Requirements and Obligations that the Collection Agency Owes to you in St. Louis

The Fair Debt Collection Practices Act (FDCPA) specifically lays out what is and what is not acceptable conduct on the part of a debt collector or collection agency when they try to collect on a debt. But even though these provisions and rules are clear and straightforward, the collector rarely follows them. The reason why is simple: it is far more profitable to violate the act than it is to obey it. For instance, threatening someone with a wage garnishment or a lawsuit (even though doing so may very well be illegal) tends to frighten people into making a payment. But these intimidation tactics run counter to the law.

No Upfront Fees Required. The Collector Must Pay For Your Attorney Fees

According to the FDCPA, debt collectors and collection agencies are legally obligated to do the following:

  • The collector must cease all contact with you if you request it. The request must be in written form, and should be sent by way of certified mail.
  • The collector must send to you a written notification that plainly indicates certain rights that you have. This would include the fact that you may request validation of the alleged debt, what action(s) you may take if you believe you do not owe the debt, and how long you have to take this action(s). In addition, the collector must clearly identify themselves as a debt collector, and that their communication with you is in an attempt to collect on this debt. The collector must make these notifications within five (5) days after its initial contact with you.

__Data extract__.
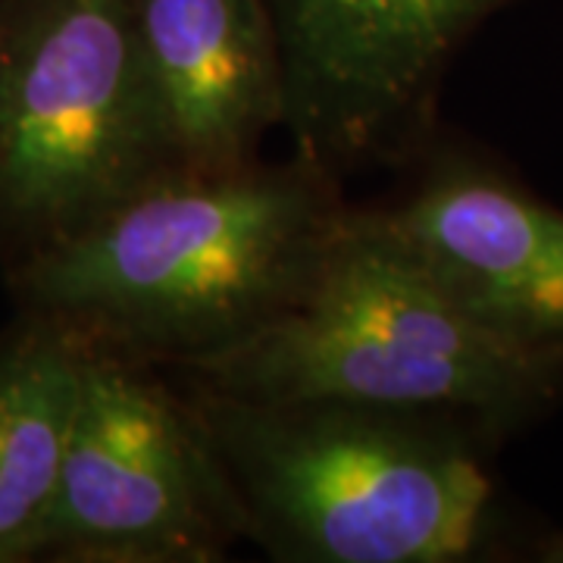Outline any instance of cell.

__Brief__. Summarize the text above on what collection agencies owe you in two sentences.

__Task solution__. The Fair Debt Collection Practices Act spells out acceptable and unacceptable conduct for debt collectors, but collectors rarely follow it because violating it is more profitable, for instance by threatening wage garnishment or a lawsuit, which may be illegal, to frighten people into paying. Under the act, a collector must stop all contact if you ask in writing, and within five days of first contacting you must send a written notice that identifies it as a debt collector and states your rights, such as requesting validation of the debt.